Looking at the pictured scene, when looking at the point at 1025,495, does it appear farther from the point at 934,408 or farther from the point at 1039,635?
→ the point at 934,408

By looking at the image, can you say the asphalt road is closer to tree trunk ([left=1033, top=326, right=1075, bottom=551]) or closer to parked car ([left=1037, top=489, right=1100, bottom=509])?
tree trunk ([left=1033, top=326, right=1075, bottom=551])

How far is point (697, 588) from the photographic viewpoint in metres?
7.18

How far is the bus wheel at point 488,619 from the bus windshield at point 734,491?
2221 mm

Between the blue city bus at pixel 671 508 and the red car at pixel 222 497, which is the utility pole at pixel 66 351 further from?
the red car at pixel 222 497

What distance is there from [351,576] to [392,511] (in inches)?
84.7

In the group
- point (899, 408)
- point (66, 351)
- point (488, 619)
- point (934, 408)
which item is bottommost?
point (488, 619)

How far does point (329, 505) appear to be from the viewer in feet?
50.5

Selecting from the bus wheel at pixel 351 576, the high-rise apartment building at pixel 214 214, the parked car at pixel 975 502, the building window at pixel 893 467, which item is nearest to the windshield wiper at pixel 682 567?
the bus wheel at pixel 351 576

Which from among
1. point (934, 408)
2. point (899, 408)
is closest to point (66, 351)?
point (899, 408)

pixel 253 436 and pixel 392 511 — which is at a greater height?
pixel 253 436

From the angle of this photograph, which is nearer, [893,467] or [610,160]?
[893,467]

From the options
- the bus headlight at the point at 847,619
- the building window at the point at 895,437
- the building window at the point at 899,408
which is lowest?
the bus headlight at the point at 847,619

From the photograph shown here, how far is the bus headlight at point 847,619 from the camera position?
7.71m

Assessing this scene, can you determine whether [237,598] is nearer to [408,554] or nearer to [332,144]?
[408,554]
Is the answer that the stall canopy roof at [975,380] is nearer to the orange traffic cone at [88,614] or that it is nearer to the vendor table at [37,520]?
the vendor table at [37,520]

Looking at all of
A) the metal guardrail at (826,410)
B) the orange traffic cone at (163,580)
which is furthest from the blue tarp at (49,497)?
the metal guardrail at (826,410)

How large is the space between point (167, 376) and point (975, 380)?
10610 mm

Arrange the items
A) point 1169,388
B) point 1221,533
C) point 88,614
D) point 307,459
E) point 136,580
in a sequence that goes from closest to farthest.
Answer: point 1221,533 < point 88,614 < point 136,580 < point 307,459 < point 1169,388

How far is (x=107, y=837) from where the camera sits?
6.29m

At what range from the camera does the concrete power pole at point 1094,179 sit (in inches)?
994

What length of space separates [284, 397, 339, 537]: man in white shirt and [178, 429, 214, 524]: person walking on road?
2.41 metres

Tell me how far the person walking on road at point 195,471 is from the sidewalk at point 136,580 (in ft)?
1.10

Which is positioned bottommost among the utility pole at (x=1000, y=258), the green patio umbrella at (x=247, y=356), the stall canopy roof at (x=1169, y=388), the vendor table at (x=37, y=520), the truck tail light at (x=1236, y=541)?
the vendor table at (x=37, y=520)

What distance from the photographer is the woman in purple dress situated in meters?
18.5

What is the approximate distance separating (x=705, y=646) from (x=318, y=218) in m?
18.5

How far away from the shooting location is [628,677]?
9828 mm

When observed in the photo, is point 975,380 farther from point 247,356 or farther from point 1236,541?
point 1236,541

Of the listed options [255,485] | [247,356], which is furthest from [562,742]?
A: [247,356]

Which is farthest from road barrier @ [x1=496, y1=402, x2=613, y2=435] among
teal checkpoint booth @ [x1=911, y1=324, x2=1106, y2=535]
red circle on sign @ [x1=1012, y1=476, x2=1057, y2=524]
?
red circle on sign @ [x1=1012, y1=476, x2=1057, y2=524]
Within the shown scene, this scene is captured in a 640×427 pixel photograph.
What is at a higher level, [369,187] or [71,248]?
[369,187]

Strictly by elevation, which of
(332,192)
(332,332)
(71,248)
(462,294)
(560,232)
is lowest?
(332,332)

SHORT EXERCISE
Update the listing above by replacing every occurrence of "building window" with "apartment window", and leave all other text unchanged.

RESULT OF THE EXERCISE
Looking at the pictured scene, when looking at the point at 1025,495, does it appear farther from the point at 934,408 or farther from the point at 1039,635?
→ the point at 934,408

By looking at the image, can you say the asphalt road is closer to tree trunk ([left=1033, top=326, right=1075, bottom=551]) or closer to parked car ([left=1037, top=489, right=1100, bottom=509])?
tree trunk ([left=1033, top=326, right=1075, bottom=551])

How far is point (697, 588) from the photographic viewpoint in metres?
7.18

How far is the bus wheel at point 488,619 from the bus windshield at point 734,491?
2221 mm

Between the blue city bus at pixel 671 508 and the red car at pixel 222 497, which is the utility pole at pixel 66 351 further from?
the red car at pixel 222 497

What distance is there from [351,576] to [392,511] (in inches)?
84.7

In the group
- point (899, 408)
- point (66, 351)
- point (488, 619)
- point (934, 408)
which item is bottommost?
point (488, 619)

How far does point (329, 505) appear to be from the viewer in feet?
50.5

Selecting from the bus wheel at pixel 351 576, the high-rise apartment building at pixel 214 214, the parked car at pixel 975 502, the apartment window at pixel 893 467, which item is nearest to the windshield wiper at pixel 682 567?
the bus wheel at pixel 351 576

Which from among
1. point (934, 408)
2. point (899, 408)
is closest to point (66, 351)?
point (899, 408)

pixel 253 436 and pixel 392 511 — which is at a greater height?
pixel 253 436

From the angle of this photograph, which is nearer, [893,467] or [610,160]?
[893,467]

From the options
- the bus headlight at the point at 847,619
- the apartment window at the point at 895,437
- the apartment window at the point at 899,408
which is lowest?
the bus headlight at the point at 847,619

From the photograph shown here, how far is the bus headlight at point 847,619 from the camera position?
7.71m

Assessing this scene, can you determine whether [237,598] is nearer to [408,554] or nearer to [332,144]?
[408,554]
Is the answer that the stall canopy roof at [975,380] is nearer to the orange traffic cone at [88,614] or that it is nearer to the vendor table at [37,520]?
the vendor table at [37,520]

Looking at all of
A) the metal guardrail at (826,410)
B) the orange traffic cone at (163,580)
which is furthest from the blue tarp at (49,497)?
the metal guardrail at (826,410)

How large is the space between point (167, 376) and point (975, 380)?
10610 mm

Arrange the items
A) point 1169,388
B) point 1221,533
C) point 88,614
D) point 307,459
E) point 136,580
in a sequence that goes from closest to farthest.
Answer: point 1221,533 < point 88,614 < point 136,580 < point 307,459 < point 1169,388

How far is (x=107, y=837) from where the camera sits?
6.29m

At what range from the camera does the concrete power pole at point 1094,179 sit (in inches)?
994

What length of space separates [284, 397, 339, 537]: man in white shirt and [178, 429, 214, 524]: person walking on road?
2.41 metres

Tell me how far the person walking on road at point 195,471 is from the sidewalk at point 136,580 (in ft)?
1.10

Which is positioned bottommost among the utility pole at (x=1000, y=258), the green patio umbrella at (x=247, y=356), the stall canopy roof at (x=1169, y=388), the vendor table at (x=37, y=520), the truck tail light at (x=1236, y=541)?
the vendor table at (x=37, y=520)

What distance from the photographer is the woman in purple dress situated in meters?
18.5

What is the approximate distance separating (x=705, y=646) from (x=318, y=218) in m?
18.5

How far away from the shooting location is [628,677]?
9828 mm

When observed in the photo, is point 975,380 farther from point 247,356 or farther from point 1236,541?
point 1236,541

Of the listed options [255,485] | [247,356], which is furthest from [562,742]?
A: [247,356]

Which is farthest from road barrier @ [x1=496, y1=402, x2=613, y2=435] among
teal checkpoint booth @ [x1=911, y1=324, x2=1106, y2=535]
red circle on sign @ [x1=1012, y1=476, x2=1057, y2=524]
?
red circle on sign @ [x1=1012, y1=476, x2=1057, y2=524]
Within the shown scene, this scene is captured in a 640×427 pixel photograph.
What is at a higher level, [369,187] or [71,248]?
[369,187]

Strictly by elevation, which of
(332,192)
(332,332)
(71,248)
(462,294)
(560,232)
is lowest?
(332,332)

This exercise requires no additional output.